§ **YOUR TASK**
Entries follow. Return each line that contains the word "camera".

§ **RECORD SET**
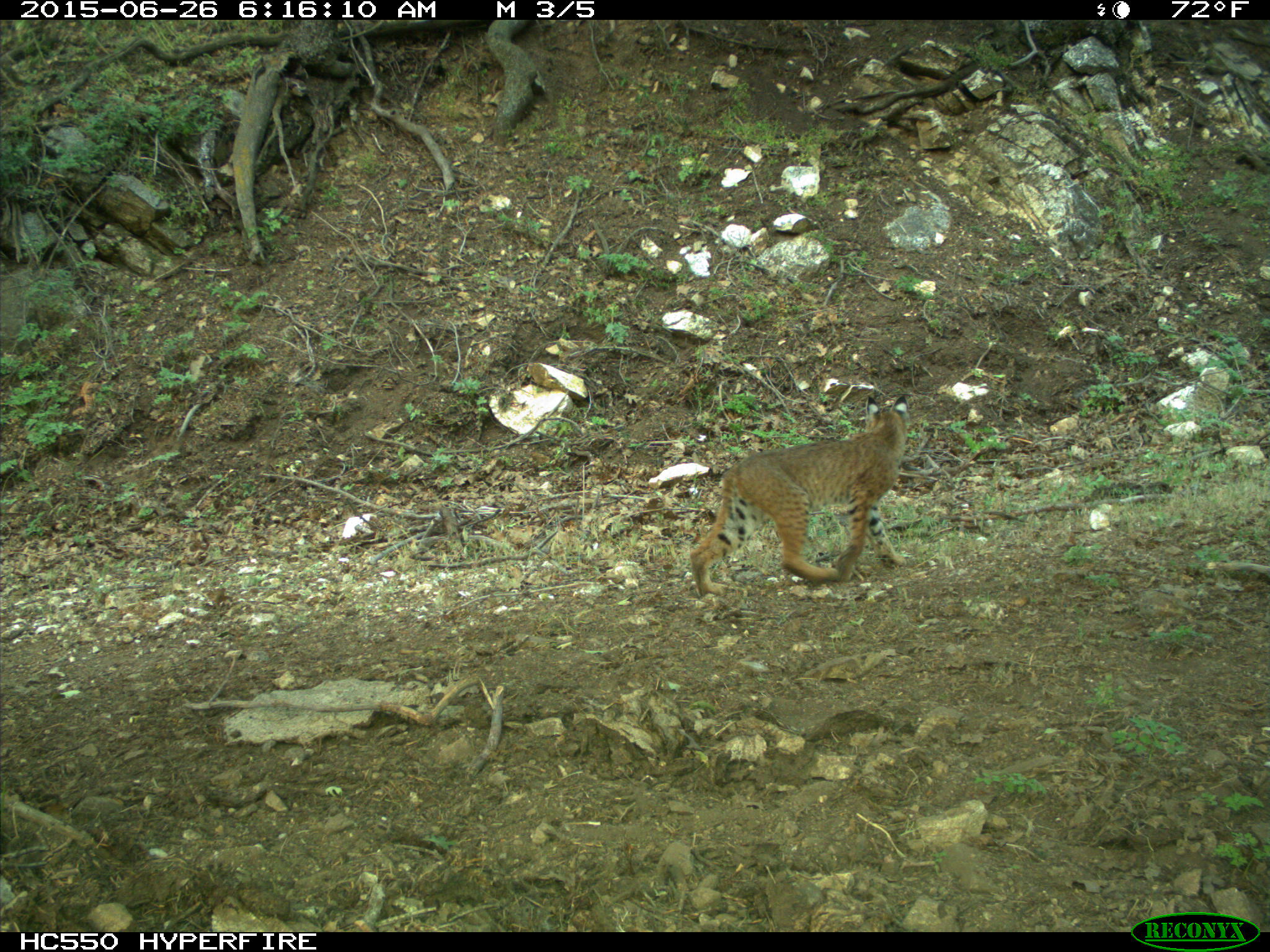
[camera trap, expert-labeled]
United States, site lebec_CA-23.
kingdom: Animalia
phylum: Chordata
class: Mammalia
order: Carnivora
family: Felidae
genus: Lynx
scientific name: Lynx rufus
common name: bobcat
Lynx rufus (bobcat).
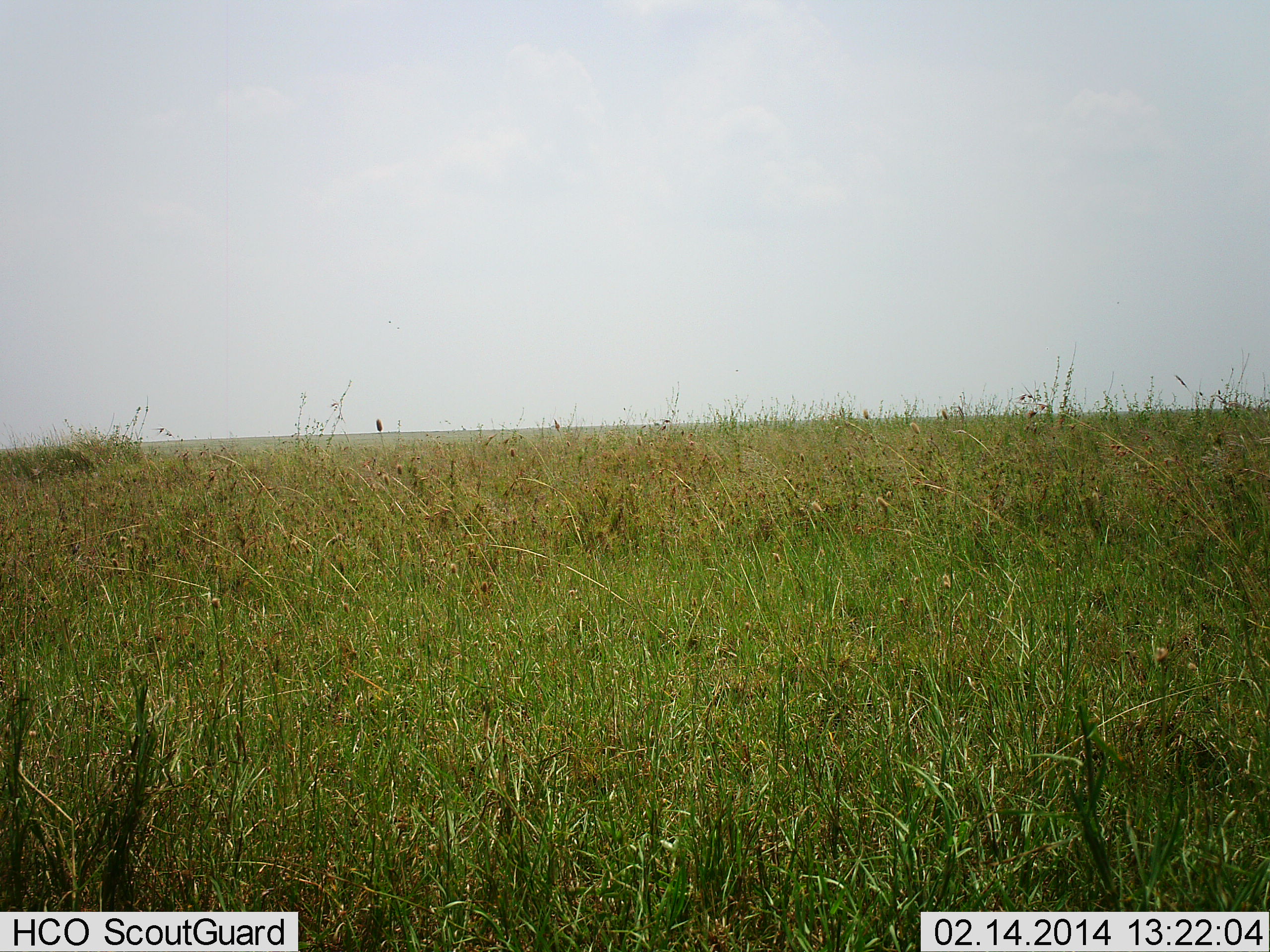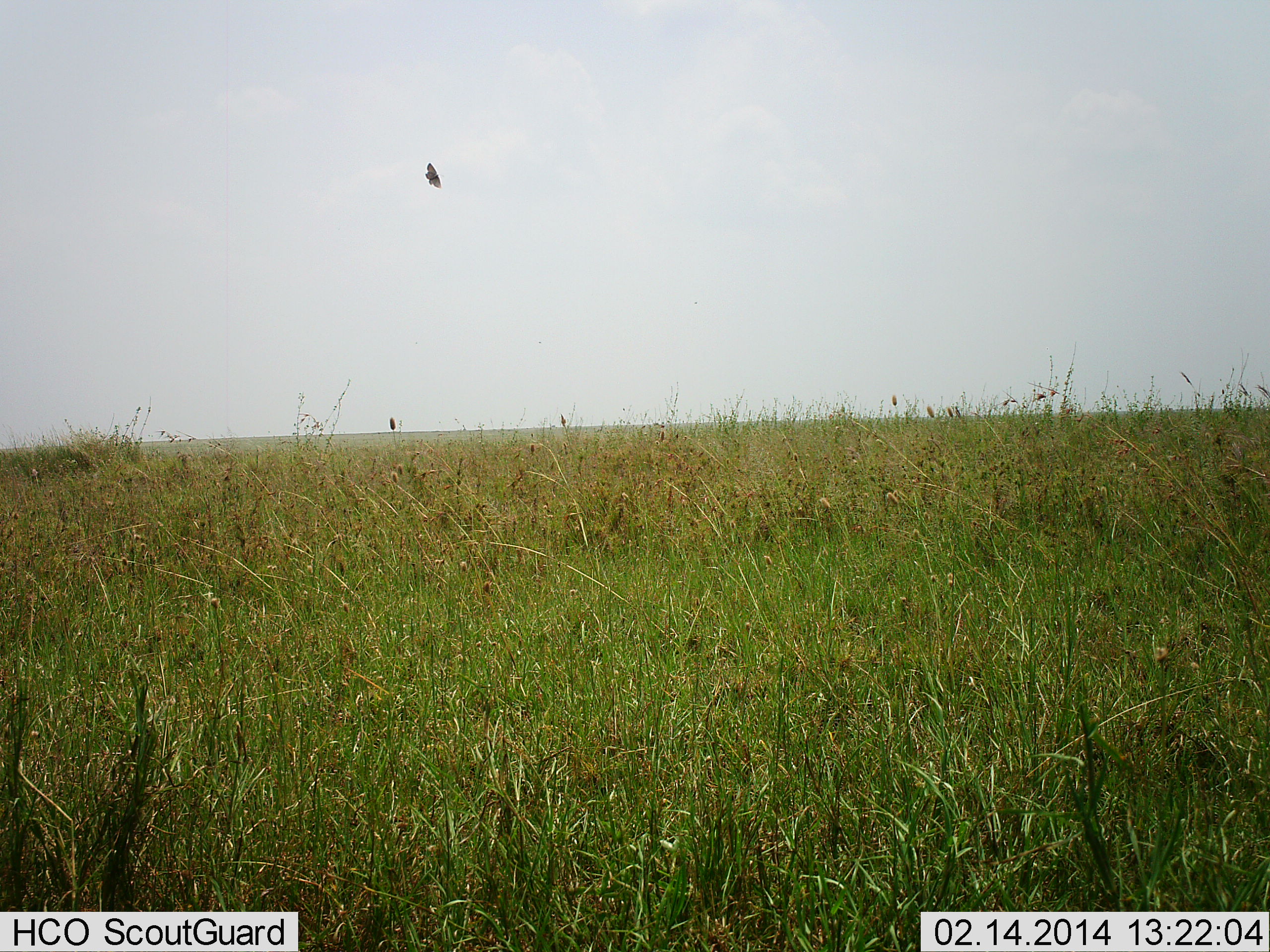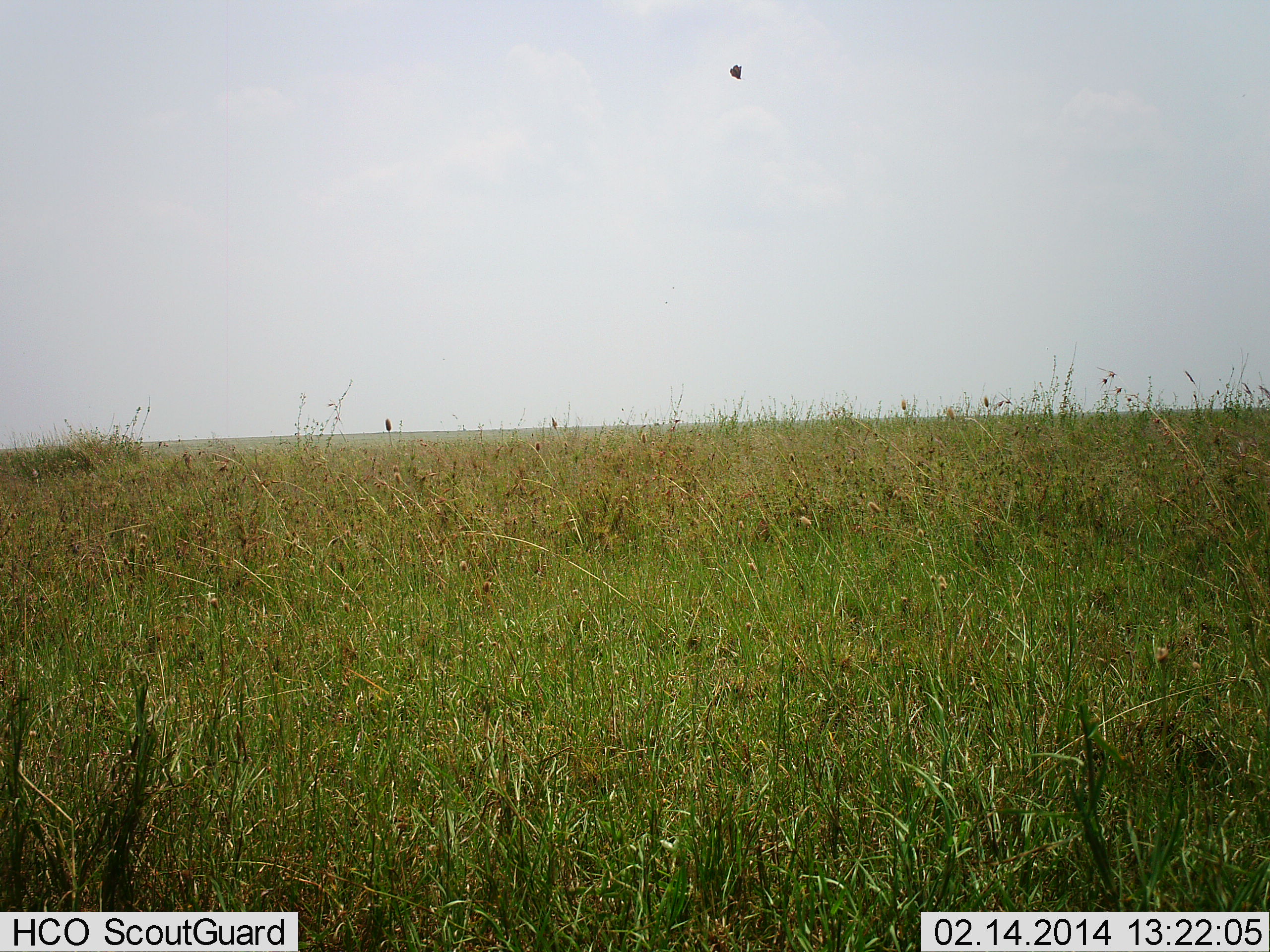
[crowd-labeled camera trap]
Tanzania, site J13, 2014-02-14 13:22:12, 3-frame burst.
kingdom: Animalia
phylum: Chordata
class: Aves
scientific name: Aves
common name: bird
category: otherbird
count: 1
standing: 0%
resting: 0%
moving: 100%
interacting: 0%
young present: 0%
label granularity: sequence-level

§ **FINAL ANSWER**
[camera trap, expert-labeled]
[crowd-labeled camera trap]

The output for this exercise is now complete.